Problem to solve –
Return the records that follow, matching each one exactly.

Supplied records –
______
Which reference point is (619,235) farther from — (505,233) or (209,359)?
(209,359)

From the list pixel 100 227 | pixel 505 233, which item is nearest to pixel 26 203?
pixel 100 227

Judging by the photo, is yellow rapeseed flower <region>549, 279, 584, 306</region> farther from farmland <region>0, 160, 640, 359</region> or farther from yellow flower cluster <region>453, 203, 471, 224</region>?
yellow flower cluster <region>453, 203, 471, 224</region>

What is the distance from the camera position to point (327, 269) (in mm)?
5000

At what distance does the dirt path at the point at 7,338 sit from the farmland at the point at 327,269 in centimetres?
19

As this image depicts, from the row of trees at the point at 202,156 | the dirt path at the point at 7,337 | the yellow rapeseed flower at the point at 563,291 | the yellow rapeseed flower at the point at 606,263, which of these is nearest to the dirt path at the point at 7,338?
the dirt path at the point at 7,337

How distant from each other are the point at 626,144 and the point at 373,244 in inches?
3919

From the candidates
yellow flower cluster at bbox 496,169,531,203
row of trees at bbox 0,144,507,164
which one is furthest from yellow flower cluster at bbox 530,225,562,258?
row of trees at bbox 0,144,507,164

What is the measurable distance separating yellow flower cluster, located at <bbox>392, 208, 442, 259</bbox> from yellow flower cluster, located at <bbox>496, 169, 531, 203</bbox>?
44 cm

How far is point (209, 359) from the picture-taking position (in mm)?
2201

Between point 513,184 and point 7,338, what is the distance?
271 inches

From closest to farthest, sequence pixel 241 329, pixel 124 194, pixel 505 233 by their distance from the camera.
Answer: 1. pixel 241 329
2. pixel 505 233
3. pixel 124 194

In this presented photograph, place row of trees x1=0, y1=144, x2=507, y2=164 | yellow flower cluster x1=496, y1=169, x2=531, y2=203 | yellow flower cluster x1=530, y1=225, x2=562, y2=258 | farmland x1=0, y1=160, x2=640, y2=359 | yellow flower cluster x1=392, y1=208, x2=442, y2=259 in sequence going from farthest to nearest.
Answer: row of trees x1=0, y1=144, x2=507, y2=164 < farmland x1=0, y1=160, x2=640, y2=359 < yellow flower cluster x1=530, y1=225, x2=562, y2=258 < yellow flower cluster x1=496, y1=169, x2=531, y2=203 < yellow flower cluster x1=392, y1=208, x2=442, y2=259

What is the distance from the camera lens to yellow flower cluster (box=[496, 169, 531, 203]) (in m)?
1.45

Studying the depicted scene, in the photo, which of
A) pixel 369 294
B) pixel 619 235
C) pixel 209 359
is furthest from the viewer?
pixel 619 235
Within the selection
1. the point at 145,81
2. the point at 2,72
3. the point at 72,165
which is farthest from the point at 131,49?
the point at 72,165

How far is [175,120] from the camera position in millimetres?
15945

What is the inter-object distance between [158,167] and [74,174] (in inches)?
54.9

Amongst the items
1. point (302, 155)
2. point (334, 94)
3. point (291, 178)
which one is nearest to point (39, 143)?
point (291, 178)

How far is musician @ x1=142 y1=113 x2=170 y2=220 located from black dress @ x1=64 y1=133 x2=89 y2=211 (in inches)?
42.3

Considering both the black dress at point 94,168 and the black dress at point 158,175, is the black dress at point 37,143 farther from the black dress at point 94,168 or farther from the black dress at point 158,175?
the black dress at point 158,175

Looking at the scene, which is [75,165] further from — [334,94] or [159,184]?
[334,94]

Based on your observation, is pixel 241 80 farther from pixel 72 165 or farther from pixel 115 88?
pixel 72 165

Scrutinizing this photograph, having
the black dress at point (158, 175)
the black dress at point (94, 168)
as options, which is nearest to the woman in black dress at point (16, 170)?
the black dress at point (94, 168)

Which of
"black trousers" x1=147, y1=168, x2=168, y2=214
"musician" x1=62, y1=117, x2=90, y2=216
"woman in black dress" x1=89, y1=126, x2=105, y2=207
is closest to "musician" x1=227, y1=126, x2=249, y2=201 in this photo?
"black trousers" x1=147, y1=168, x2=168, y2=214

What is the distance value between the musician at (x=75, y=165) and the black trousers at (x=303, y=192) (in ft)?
______
Output of the task –
Which reference point is (619,235) farther from — (505,233) or (209,359)?
(209,359)

From the list pixel 100 227 | pixel 505 233, which item is nearest to pixel 26 203?
pixel 100 227

Judging by the photo, is yellow rapeseed flower <region>549, 279, 584, 306</region> farther from farmland <region>0, 160, 640, 359</region> or farther from yellow flower cluster <region>453, 203, 471, 224</region>?
yellow flower cluster <region>453, 203, 471, 224</region>

What is the distance from the camera position to point (327, 269) (in mm)?
5000

At what distance does the dirt path at the point at 7,338 sit from the farmland at the point at 327,269 in centimetres?
19

As this image depicts, from the row of trees at the point at 202,156 | the dirt path at the point at 7,337 | the yellow rapeseed flower at the point at 563,291 | the yellow rapeseed flower at the point at 606,263, which of these is nearest to the dirt path at the point at 7,338?
the dirt path at the point at 7,337

How distant from each other are the point at 626,144 and the point at 373,244 in inches?
3919

From the candidates
yellow flower cluster at bbox 496,169,531,203
row of trees at bbox 0,144,507,164
which one is furthest from yellow flower cluster at bbox 530,225,562,258?
row of trees at bbox 0,144,507,164

What is the measurable distance separating yellow flower cluster, located at <bbox>392, 208, 442, 259</bbox> from yellow flower cluster, located at <bbox>496, 169, 531, 203</bbox>?
44 cm

How far is point (209, 359) from the picture-taking position (in mm)?
2201

Between point 513,184 and point 7,338, what is the distance?
271 inches

From closest to farthest, sequence pixel 241 329, pixel 124 194, pixel 505 233 by their distance from the camera.
Answer: 1. pixel 241 329
2. pixel 505 233
3. pixel 124 194

In this presented photograph, place row of trees x1=0, y1=144, x2=507, y2=164 | yellow flower cluster x1=496, y1=169, x2=531, y2=203 | yellow flower cluster x1=530, y1=225, x2=562, y2=258 | farmland x1=0, y1=160, x2=640, y2=359 | yellow flower cluster x1=392, y1=208, x2=442, y2=259 in sequence going from farthest to nearest.
Answer: row of trees x1=0, y1=144, x2=507, y2=164 < farmland x1=0, y1=160, x2=640, y2=359 < yellow flower cluster x1=530, y1=225, x2=562, y2=258 < yellow flower cluster x1=496, y1=169, x2=531, y2=203 < yellow flower cluster x1=392, y1=208, x2=442, y2=259

What is the distance from the camera lens to yellow flower cluster (box=[496, 169, 531, 203]) (in m)?
1.45

Studying the depicted scene, in the photo, which of
A) pixel 369 294
B) pixel 619 235
C) pixel 209 359
is furthest from the viewer?
pixel 619 235
Within the selection
1. the point at 145,81
2. the point at 2,72
3. the point at 72,165
which is farthest from the point at 131,49?
the point at 72,165

How far is [175,120] from the camera position in millimetres?
15945

What is the inter-object distance between [158,167] and [74,174] (in inches)?
54.9

Amongst the items
1. point (302, 155)
2. point (334, 94)
3. point (291, 178)
which one is nearest to point (39, 143)?
point (291, 178)

How far is musician @ x1=142 y1=113 x2=170 y2=220 located from black dress @ x1=64 y1=133 x2=89 y2=211 (in inches)?
42.3

Considering both the black dress at point 94,168 and the black dress at point 158,175, is the black dress at point 37,143 farther from the black dress at point 94,168 or farther from the black dress at point 158,175?
the black dress at point 158,175

Looking at the scene, which is [75,165] further from — [334,94] or [159,184]?
[334,94]

Based on your observation, is pixel 241 80 farther from pixel 72 165 or farther from pixel 115 88?
pixel 72 165

Scrutinizing this photograph, having
the black dress at point (158, 175)
the black dress at point (94, 168)
as options, which is nearest to the woman in black dress at point (16, 170)?
the black dress at point (94, 168)

Which of
"black trousers" x1=147, y1=168, x2=168, y2=214
"musician" x1=62, y1=117, x2=90, y2=216
"woman in black dress" x1=89, y1=126, x2=105, y2=207
is closest to "musician" x1=227, y1=126, x2=249, y2=201 in this photo?
"black trousers" x1=147, y1=168, x2=168, y2=214

What is the distance value between the musician at (x=75, y=165) and the black trousers at (x=303, y=192) (in ft)?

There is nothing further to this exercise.